Suas tarefas:
(a) Segundo o diário, onde ficava o plenário da Câmara Municipal naquela época?
(b) Cite do diário, sem nenhuma alteração, tudo o que vai desde "Em toda história" até "vivo pela tevê.", incluindo esses dois trechos.

Texto apresentado:
========================================

Os Diários do Ozores

Sentimento do mundo

Diário do ano da peste de 11 de setembro 2021

Texto e vídeo de Marcus Ozores

E hoje é sábado dia 11 de setembro. Se ontem eu me lembrei que se passaram 20 anos do assassinato do Toninho, ex prefeito de Campinas, hoje é inevitável que me lembrasse dos 20 anos dos ataques às torres gêmeas em Nova Iorque. Quem tem mais de 25 anos com certeza se lembrará onde estava nesse dia por volta das 9 horas da manhã, horário Brasília. Eu havia ido ao velório do prefeito de Campinas no paço municipal e, naquela época o plenário da Câmara Municipal ficava no térreo da entrada do Paço, logo a esquerda (só uma referência geográfica não tendência política, é claro). E como o único café disponível para jornalistas era na cantina da Câmara municipal lá estava toda a troupe de jornalistas de Campinas, região e brasileira. Políticos de vários partidos também se faziam presentes no café junto aos jornalistas e todos comentavam em baixo tom de voz a tragédia ocorrida com o prefeito e já traçando planos para ver quem ocuparia o espaço deixado pelo Toninho na política municipal e, quiçá, estadual. Até que.

Em toda história de suspense tem um até.  Foi quando um segurança (provavelmente no governador, pois, era a única pessoa com um fone de ouvido na época em que essa modalidade ainda não existia para os celulares da época) gritou: ” começou a Terceira Guerra Mundial”. Naqueles tempos (parece uma eternidade vendo a partir de hoje) não havia (que maravilha) esse jornalismo imediatista que coloca imagens no ar durante horas e o jornalista não explica nada para quem assiste e fica só descrevendo o que ele, eu e todo mundo está vendo. Até parece narrador de futebol em transmissão ao vivo pela tevê.

========================================

Dados fornecidos:
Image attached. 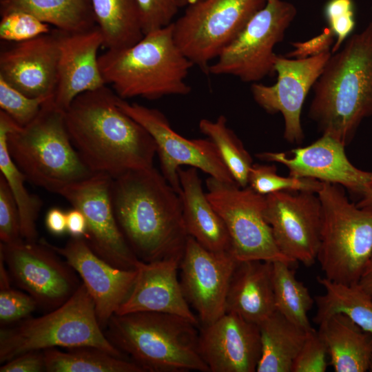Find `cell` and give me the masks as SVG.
<instances>
[{"label":"cell","instance_id":"83f0119b","mask_svg":"<svg viewBox=\"0 0 372 372\" xmlns=\"http://www.w3.org/2000/svg\"><path fill=\"white\" fill-rule=\"evenodd\" d=\"M12 11L29 13L67 33L97 25L91 0H0L1 14Z\"/></svg>","mask_w":372,"mask_h":372},{"label":"cell","instance_id":"5bb4252c","mask_svg":"<svg viewBox=\"0 0 372 372\" xmlns=\"http://www.w3.org/2000/svg\"><path fill=\"white\" fill-rule=\"evenodd\" d=\"M112 179L105 174H94L66 187L58 194L84 214L87 221L84 239L98 256L118 268L136 269L140 260L129 246L114 212Z\"/></svg>","mask_w":372,"mask_h":372},{"label":"cell","instance_id":"277c9868","mask_svg":"<svg viewBox=\"0 0 372 372\" xmlns=\"http://www.w3.org/2000/svg\"><path fill=\"white\" fill-rule=\"evenodd\" d=\"M98 61L105 85L123 99L183 96L192 90L186 79L194 64L176 45L172 23L130 47L107 50Z\"/></svg>","mask_w":372,"mask_h":372},{"label":"cell","instance_id":"836d02e7","mask_svg":"<svg viewBox=\"0 0 372 372\" xmlns=\"http://www.w3.org/2000/svg\"><path fill=\"white\" fill-rule=\"evenodd\" d=\"M227 118L220 115L216 120L202 118L198 124L201 133L216 145L223 161L234 181L241 187L248 186L253 159L234 132L227 126Z\"/></svg>","mask_w":372,"mask_h":372},{"label":"cell","instance_id":"d4e9b609","mask_svg":"<svg viewBox=\"0 0 372 372\" xmlns=\"http://www.w3.org/2000/svg\"><path fill=\"white\" fill-rule=\"evenodd\" d=\"M178 176L183 220L188 236L209 251H231L229 234L203 191L198 169L180 168Z\"/></svg>","mask_w":372,"mask_h":372},{"label":"cell","instance_id":"30bf717a","mask_svg":"<svg viewBox=\"0 0 372 372\" xmlns=\"http://www.w3.org/2000/svg\"><path fill=\"white\" fill-rule=\"evenodd\" d=\"M207 196L223 219L231 239V252L238 261L263 260L296 262L278 247L264 211L265 196L249 186L209 176L205 180Z\"/></svg>","mask_w":372,"mask_h":372},{"label":"cell","instance_id":"ac0fdd59","mask_svg":"<svg viewBox=\"0 0 372 372\" xmlns=\"http://www.w3.org/2000/svg\"><path fill=\"white\" fill-rule=\"evenodd\" d=\"M344 147L335 138L322 134L310 145L293 149L289 154L263 152L256 156L261 161L285 165L289 176L336 184L361 196L372 172L354 166L347 156Z\"/></svg>","mask_w":372,"mask_h":372},{"label":"cell","instance_id":"e575fe53","mask_svg":"<svg viewBox=\"0 0 372 372\" xmlns=\"http://www.w3.org/2000/svg\"><path fill=\"white\" fill-rule=\"evenodd\" d=\"M322 185V182L313 178L280 176L273 164H253L248 178V186L262 196L283 191L317 194Z\"/></svg>","mask_w":372,"mask_h":372},{"label":"cell","instance_id":"484cf974","mask_svg":"<svg viewBox=\"0 0 372 372\" xmlns=\"http://www.w3.org/2000/svg\"><path fill=\"white\" fill-rule=\"evenodd\" d=\"M318 331L335 372L369 371L372 357V335L347 316L335 313L322 322Z\"/></svg>","mask_w":372,"mask_h":372},{"label":"cell","instance_id":"b9f144b4","mask_svg":"<svg viewBox=\"0 0 372 372\" xmlns=\"http://www.w3.org/2000/svg\"><path fill=\"white\" fill-rule=\"evenodd\" d=\"M145 34L169 25L180 8L178 0H137Z\"/></svg>","mask_w":372,"mask_h":372},{"label":"cell","instance_id":"e0dca14e","mask_svg":"<svg viewBox=\"0 0 372 372\" xmlns=\"http://www.w3.org/2000/svg\"><path fill=\"white\" fill-rule=\"evenodd\" d=\"M238 260L231 251L215 252L187 238L180 263V283L200 326L207 325L226 313L230 280Z\"/></svg>","mask_w":372,"mask_h":372},{"label":"cell","instance_id":"7a4b0ae2","mask_svg":"<svg viewBox=\"0 0 372 372\" xmlns=\"http://www.w3.org/2000/svg\"><path fill=\"white\" fill-rule=\"evenodd\" d=\"M110 194L118 226L143 262L183 256L189 237L180 196L154 167L112 179Z\"/></svg>","mask_w":372,"mask_h":372},{"label":"cell","instance_id":"ee69618b","mask_svg":"<svg viewBox=\"0 0 372 372\" xmlns=\"http://www.w3.org/2000/svg\"><path fill=\"white\" fill-rule=\"evenodd\" d=\"M45 369L43 351H32L3 363L0 372H43Z\"/></svg>","mask_w":372,"mask_h":372},{"label":"cell","instance_id":"d6a6232c","mask_svg":"<svg viewBox=\"0 0 372 372\" xmlns=\"http://www.w3.org/2000/svg\"><path fill=\"white\" fill-rule=\"evenodd\" d=\"M272 280L276 310L302 329H314L308 318L314 300L309 289L296 278L291 266L273 262Z\"/></svg>","mask_w":372,"mask_h":372},{"label":"cell","instance_id":"7bdbcfd3","mask_svg":"<svg viewBox=\"0 0 372 372\" xmlns=\"http://www.w3.org/2000/svg\"><path fill=\"white\" fill-rule=\"evenodd\" d=\"M334 40V34L330 28H324L320 34L309 40L292 42L293 50L286 56L302 59L331 52L330 49Z\"/></svg>","mask_w":372,"mask_h":372},{"label":"cell","instance_id":"7dc6e473","mask_svg":"<svg viewBox=\"0 0 372 372\" xmlns=\"http://www.w3.org/2000/svg\"><path fill=\"white\" fill-rule=\"evenodd\" d=\"M358 285L372 297V255L361 274Z\"/></svg>","mask_w":372,"mask_h":372},{"label":"cell","instance_id":"3957f363","mask_svg":"<svg viewBox=\"0 0 372 372\" xmlns=\"http://www.w3.org/2000/svg\"><path fill=\"white\" fill-rule=\"evenodd\" d=\"M313 89L309 117L346 146L372 116V21L331 54Z\"/></svg>","mask_w":372,"mask_h":372},{"label":"cell","instance_id":"bcb514c9","mask_svg":"<svg viewBox=\"0 0 372 372\" xmlns=\"http://www.w3.org/2000/svg\"><path fill=\"white\" fill-rule=\"evenodd\" d=\"M45 225L48 231L54 236L67 232L66 212L59 207H52L46 213Z\"/></svg>","mask_w":372,"mask_h":372},{"label":"cell","instance_id":"f546056e","mask_svg":"<svg viewBox=\"0 0 372 372\" xmlns=\"http://www.w3.org/2000/svg\"><path fill=\"white\" fill-rule=\"evenodd\" d=\"M107 50L130 47L144 36L137 0H91Z\"/></svg>","mask_w":372,"mask_h":372},{"label":"cell","instance_id":"5b68a950","mask_svg":"<svg viewBox=\"0 0 372 372\" xmlns=\"http://www.w3.org/2000/svg\"><path fill=\"white\" fill-rule=\"evenodd\" d=\"M198 327L176 315L138 311L114 314L104 332L144 372H209L198 351Z\"/></svg>","mask_w":372,"mask_h":372},{"label":"cell","instance_id":"7402d4cb","mask_svg":"<svg viewBox=\"0 0 372 372\" xmlns=\"http://www.w3.org/2000/svg\"><path fill=\"white\" fill-rule=\"evenodd\" d=\"M58 31L59 56L53 101L64 112L79 94L106 85L97 56L103 37L97 25L81 32Z\"/></svg>","mask_w":372,"mask_h":372},{"label":"cell","instance_id":"8d00e7d4","mask_svg":"<svg viewBox=\"0 0 372 372\" xmlns=\"http://www.w3.org/2000/svg\"><path fill=\"white\" fill-rule=\"evenodd\" d=\"M1 16L0 39L2 41L19 43L51 32L49 24L25 12L12 11Z\"/></svg>","mask_w":372,"mask_h":372},{"label":"cell","instance_id":"52a82bcc","mask_svg":"<svg viewBox=\"0 0 372 372\" xmlns=\"http://www.w3.org/2000/svg\"><path fill=\"white\" fill-rule=\"evenodd\" d=\"M79 347H93L127 358L106 337L99 323L94 300L83 282L56 309L0 330L1 364L28 351Z\"/></svg>","mask_w":372,"mask_h":372},{"label":"cell","instance_id":"9c48e42d","mask_svg":"<svg viewBox=\"0 0 372 372\" xmlns=\"http://www.w3.org/2000/svg\"><path fill=\"white\" fill-rule=\"evenodd\" d=\"M296 14L290 2L267 0L210 64L207 73L231 75L252 83L272 74L275 46L282 41Z\"/></svg>","mask_w":372,"mask_h":372},{"label":"cell","instance_id":"1f68e13d","mask_svg":"<svg viewBox=\"0 0 372 372\" xmlns=\"http://www.w3.org/2000/svg\"><path fill=\"white\" fill-rule=\"evenodd\" d=\"M47 372H144L129 359L93 347L43 350Z\"/></svg>","mask_w":372,"mask_h":372},{"label":"cell","instance_id":"f35d334b","mask_svg":"<svg viewBox=\"0 0 372 372\" xmlns=\"http://www.w3.org/2000/svg\"><path fill=\"white\" fill-rule=\"evenodd\" d=\"M38 307L34 299L28 293L11 287H0V323L6 327L30 317Z\"/></svg>","mask_w":372,"mask_h":372},{"label":"cell","instance_id":"8992f818","mask_svg":"<svg viewBox=\"0 0 372 372\" xmlns=\"http://www.w3.org/2000/svg\"><path fill=\"white\" fill-rule=\"evenodd\" d=\"M6 145L27 180L50 192L59 194L94 174L73 145L64 112L55 105L53 98L43 103L32 122L11 130Z\"/></svg>","mask_w":372,"mask_h":372},{"label":"cell","instance_id":"44dd1931","mask_svg":"<svg viewBox=\"0 0 372 372\" xmlns=\"http://www.w3.org/2000/svg\"><path fill=\"white\" fill-rule=\"evenodd\" d=\"M59 56V31L14 43L0 53V76L30 97L54 96Z\"/></svg>","mask_w":372,"mask_h":372},{"label":"cell","instance_id":"4dcf8cb0","mask_svg":"<svg viewBox=\"0 0 372 372\" xmlns=\"http://www.w3.org/2000/svg\"><path fill=\"white\" fill-rule=\"evenodd\" d=\"M318 282L325 293L315 297L317 307L313 319L316 324L341 313L350 318L364 331L372 335V297L357 285H348L318 276Z\"/></svg>","mask_w":372,"mask_h":372},{"label":"cell","instance_id":"f907efd6","mask_svg":"<svg viewBox=\"0 0 372 372\" xmlns=\"http://www.w3.org/2000/svg\"><path fill=\"white\" fill-rule=\"evenodd\" d=\"M369 371L372 372V357H371V361H370Z\"/></svg>","mask_w":372,"mask_h":372},{"label":"cell","instance_id":"7c38bea8","mask_svg":"<svg viewBox=\"0 0 372 372\" xmlns=\"http://www.w3.org/2000/svg\"><path fill=\"white\" fill-rule=\"evenodd\" d=\"M0 256L12 281L48 311L65 303L82 283L78 273L43 238L0 242Z\"/></svg>","mask_w":372,"mask_h":372},{"label":"cell","instance_id":"ab89813d","mask_svg":"<svg viewBox=\"0 0 372 372\" xmlns=\"http://www.w3.org/2000/svg\"><path fill=\"white\" fill-rule=\"evenodd\" d=\"M0 239L10 244L23 240L20 214L17 202L8 183L0 174Z\"/></svg>","mask_w":372,"mask_h":372},{"label":"cell","instance_id":"681fc988","mask_svg":"<svg viewBox=\"0 0 372 372\" xmlns=\"http://www.w3.org/2000/svg\"><path fill=\"white\" fill-rule=\"evenodd\" d=\"M180 8L187 7L192 3L197 2L199 0H178Z\"/></svg>","mask_w":372,"mask_h":372},{"label":"cell","instance_id":"9a60e30c","mask_svg":"<svg viewBox=\"0 0 372 372\" xmlns=\"http://www.w3.org/2000/svg\"><path fill=\"white\" fill-rule=\"evenodd\" d=\"M264 216L281 252L313 265L320 246L322 209L318 194L283 191L265 196Z\"/></svg>","mask_w":372,"mask_h":372},{"label":"cell","instance_id":"2e32d148","mask_svg":"<svg viewBox=\"0 0 372 372\" xmlns=\"http://www.w3.org/2000/svg\"><path fill=\"white\" fill-rule=\"evenodd\" d=\"M331 52L302 59L280 55L274 60L276 83H254L251 92L256 103L269 114L280 113L284 120V138L300 144L304 138L301 112L305 99L320 76Z\"/></svg>","mask_w":372,"mask_h":372},{"label":"cell","instance_id":"c3c4849f","mask_svg":"<svg viewBox=\"0 0 372 372\" xmlns=\"http://www.w3.org/2000/svg\"><path fill=\"white\" fill-rule=\"evenodd\" d=\"M356 205L363 210L372 212V176Z\"/></svg>","mask_w":372,"mask_h":372},{"label":"cell","instance_id":"f6af8a7d","mask_svg":"<svg viewBox=\"0 0 372 372\" xmlns=\"http://www.w3.org/2000/svg\"><path fill=\"white\" fill-rule=\"evenodd\" d=\"M67 232L71 238H85L87 234V221L83 212L73 207L66 212Z\"/></svg>","mask_w":372,"mask_h":372},{"label":"cell","instance_id":"d590c367","mask_svg":"<svg viewBox=\"0 0 372 372\" xmlns=\"http://www.w3.org/2000/svg\"><path fill=\"white\" fill-rule=\"evenodd\" d=\"M51 98L28 96L0 76L1 110L21 127L32 122L38 115L43 103Z\"/></svg>","mask_w":372,"mask_h":372},{"label":"cell","instance_id":"f1b7e54d","mask_svg":"<svg viewBox=\"0 0 372 372\" xmlns=\"http://www.w3.org/2000/svg\"><path fill=\"white\" fill-rule=\"evenodd\" d=\"M19 125L6 112L0 110V171L8 183L17 202L21 221L22 238L38 241L37 220L43 206L41 198L28 192L25 186L26 176L12 158L6 145L8 133Z\"/></svg>","mask_w":372,"mask_h":372},{"label":"cell","instance_id":"cb8c5ba5","mask_svg":"<svg viewBox=\"0 0 372 372\" xmlns=\"http://www.w3.org/2000/svg\"><path fill=\"white\" fill-rule=\"evenodd\" d=\"M273 262L263 260L238 261L226 298V312L260 324L276 311Z\"/></svg>","mask_w":372,"mask_h":372},{"label":"cell","instance_id":"603a6c76","mask_svg":"<svg viewBox=\"0 0 372 372\" xmlns=\"http://www.w3.org/2000/svg\"><path fill=\"white\" fill-rule=\"evenodd\" d=\"M182 257L173 256L152 262L140 260L134 286L116 313H166L183 317L200 326L198 317L184 296L178 277Z\"/></svg>","mask_w":372,"mask_h":372},{"label":"cell","instance_id":"74e56055","mask_svg":"<svg viewBox=\"0 0 372 372\" xmlns=\"http://www.w3.org/2000/svg\"><path fill=\"white\" fill-rule=\"evenodd\" d=\"M324 14L335 37L331 48V53H334L342 47L355 28L353 0H329L324 6Z\"/></svg>","mask_w":372,"mask_h":372},{"label":"cell","instance_id":"ba28073f","mask_svg":"<svg viewBox=\"0 0 372 372\" xmlns=\"http://www.w3.org/2000/svg\"><path fill=\"white\" fill-rule=\"evenodd\" d=\"M317 194L322 209L317 260L324 277L357 285L372 255V212L351 203L340 185L322 183Z\"/></svg>","mask_w":372,"mask_h":372},{"label":"cell","instance_id":"6da1fadb","mask_svg":"<svg viewBox=\"0 0 372 372\" xmlns=\"http://www.w3.org/2000/svg\"><path fill=\"white\" fill-rule=\"evenodd\" d=\"M106 85L79 94L64 111L73 145L94 174L116 178L154 167L156 143L149 132L116 103Z\"/></svg>","mask_w":372,"mask_h":372},{"label":"cell","instance_id":"4316f807","mask_svg":"<svg viewBox=\"0 0 372 372\" xmlns=\"http://www.w3.org/2000/svg\"><path fill=\"white\" fill-rule=\"evenodd\" d=\"M258 326L261 356L256 371L291 372L309 331L296 325L276 310Z\"/></svg>","mask_w":372,"mask_h":372},{"label":"cell","instance_id":"ffe728a7","mask_svg":"<svg viewBox=\"0 0 372 372\" xmlns=\"http://www.w3.org/2000/svg\"><path fill=\"white\" fill-rule=\"evenodd\" d=\"M198 351L209 372H254L261 356L259 326L226 312L200 326Z\"/></svg>","mask_w":372,"mask_h":372},{"label":"cell","instance_id":"8fae6325","mask_svg":"<svg viewBox=\"0 0 372 372\" xmlns=\"http://www.w3.org/2000/svg\"><path fill=\"white\" fill-rule=\"evenodd\" d=\"M266 1L199 0L172 22L174 41L194 65L207 72L210 63Z\"/></svg>","mask_w":372,"mask_h":372},{"label":"cell","instance_id":"60d3db41","mask_svg":"<svg viewBox=\"0 0 372 372\" xmlns=\"http://www.w3.org/2000/svg\"><path fill=\"white\" fill-rule=\"evenodd\" d=\"M329 357L326 345L318 331L313 329L296 355L291 372H325Z\"/></svg>","mask_w":372,"mask_h":372},{"label":"cell","instance_id":"d6986e66","mask_svg":"<svg viewBox=\"0 0 372 372\" xmlns=\"http://www.w3.org/2000/svg\"><path fill=\"white\" fill-rule=\"evenodd\" d=\"M47 245L73 268L92 298L96 317L105 329L111 317L128 297L137 269L114 267L98 256L83 238H71L63 247Z\"/></svg>","mask_w":372,"mask_h":372},{"label":"cell","instance_id":"4fadbf2b","mask_svg":"<svg viewBox=\"0 0 372 372\" xmlns=\"http://www.w3.org/2000/svg\"><path fill=\"white\" fill-rule=\"evenodd\" d=\"M116 103L127 115L141 124L152 136L156 146L161 173L178 193V170L183 165L200 169L216 179L235 182L214 143L209 138L188 139L172 128L167 117L157 109L129 103L117 94Z\"/></svg>","mask_w":372,"mask_h":372}]
</instances>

========================================

Respostas das tarefas:
(a) No térreo da entrada do Paço, logo à esquerda.

(b)
Em toda história de suspense tem um até.  Foi quando um segurança (provavelmente no governador, pois, era a única pessoa com um fone de ouvido na época em que essa modalidade ainda não existia para os celulares da época) gritou: ” começou a Terceira Guerra Mundial”. Naqueles tempos (parece uma eternidade vendo a partir de hoje) não havia (que maravilha) esse jornalismo imediatista que coloca imagens no ar durante horas e o jornalista não explica nada para quem assiste e fica só descrevendo o que ele, eu e todo mundo está vendo. Até parece narrador de futebol em transmissão ao vivo pela tevê.